Your task: Exact reproduction required: the lines below from the line with "[volunteer wildlife ID]" to the line with "site APN_S3_RM4, 3-frame burst.", both ends included, and no others.

*** Opening Supplied information ***

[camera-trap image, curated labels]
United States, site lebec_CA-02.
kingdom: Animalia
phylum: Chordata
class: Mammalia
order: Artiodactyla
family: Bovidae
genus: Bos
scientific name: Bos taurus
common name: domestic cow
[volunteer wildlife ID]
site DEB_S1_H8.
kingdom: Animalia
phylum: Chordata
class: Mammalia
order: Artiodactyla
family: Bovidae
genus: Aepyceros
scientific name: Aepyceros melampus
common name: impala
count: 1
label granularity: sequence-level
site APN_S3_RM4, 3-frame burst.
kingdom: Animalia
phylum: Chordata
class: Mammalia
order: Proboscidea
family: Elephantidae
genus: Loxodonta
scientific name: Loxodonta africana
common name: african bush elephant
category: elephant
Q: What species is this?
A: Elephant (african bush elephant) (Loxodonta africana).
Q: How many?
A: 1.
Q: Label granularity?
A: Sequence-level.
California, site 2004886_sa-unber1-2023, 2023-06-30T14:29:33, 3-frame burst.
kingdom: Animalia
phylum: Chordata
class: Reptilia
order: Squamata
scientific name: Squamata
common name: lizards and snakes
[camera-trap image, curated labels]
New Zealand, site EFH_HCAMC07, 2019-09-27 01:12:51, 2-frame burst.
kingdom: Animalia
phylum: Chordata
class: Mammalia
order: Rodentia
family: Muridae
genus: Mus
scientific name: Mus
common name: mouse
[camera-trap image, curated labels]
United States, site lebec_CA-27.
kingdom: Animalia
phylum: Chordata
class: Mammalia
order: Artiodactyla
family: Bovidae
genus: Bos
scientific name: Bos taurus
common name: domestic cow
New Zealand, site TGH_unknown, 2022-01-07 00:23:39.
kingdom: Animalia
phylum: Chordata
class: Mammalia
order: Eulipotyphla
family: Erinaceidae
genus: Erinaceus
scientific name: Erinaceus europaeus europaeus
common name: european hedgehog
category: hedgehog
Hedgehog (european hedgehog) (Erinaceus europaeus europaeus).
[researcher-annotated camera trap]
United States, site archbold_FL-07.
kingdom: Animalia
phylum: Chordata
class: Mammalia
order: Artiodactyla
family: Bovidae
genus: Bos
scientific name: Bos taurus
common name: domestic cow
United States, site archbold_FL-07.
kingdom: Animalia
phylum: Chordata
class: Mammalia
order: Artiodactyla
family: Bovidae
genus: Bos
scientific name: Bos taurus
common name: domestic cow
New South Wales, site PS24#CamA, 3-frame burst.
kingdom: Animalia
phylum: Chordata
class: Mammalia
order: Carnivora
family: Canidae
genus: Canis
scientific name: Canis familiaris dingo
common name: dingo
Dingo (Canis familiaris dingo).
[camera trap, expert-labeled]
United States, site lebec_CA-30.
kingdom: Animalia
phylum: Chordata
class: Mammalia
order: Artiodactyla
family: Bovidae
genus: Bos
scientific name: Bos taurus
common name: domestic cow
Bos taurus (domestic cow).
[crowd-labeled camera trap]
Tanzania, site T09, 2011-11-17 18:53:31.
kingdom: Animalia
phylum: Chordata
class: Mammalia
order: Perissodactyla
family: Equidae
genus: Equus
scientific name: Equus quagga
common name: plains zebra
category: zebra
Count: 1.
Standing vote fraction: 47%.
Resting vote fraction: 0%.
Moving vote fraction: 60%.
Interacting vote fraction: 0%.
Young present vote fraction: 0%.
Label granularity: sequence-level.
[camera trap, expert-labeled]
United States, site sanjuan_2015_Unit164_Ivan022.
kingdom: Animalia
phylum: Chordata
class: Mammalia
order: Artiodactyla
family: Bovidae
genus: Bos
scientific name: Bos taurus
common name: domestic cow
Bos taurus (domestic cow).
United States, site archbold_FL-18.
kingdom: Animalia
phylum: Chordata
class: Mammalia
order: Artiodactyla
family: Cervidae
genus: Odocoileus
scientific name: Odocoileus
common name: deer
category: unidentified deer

*** Closing Supplied information ***

Your solution:
[volunteer wildlife ID]
site DEB_S1_H8.
kingdom: Animalia
phylum: Chordata
class: Mammalia
order: Artiodactyla
family: Bovidae
genus: Aepyceros
scientific name: Aepyceros melampus
common name: impala
count: 1
label granularity: sequence-level
site APN_S3_RM4, 3-frame burst.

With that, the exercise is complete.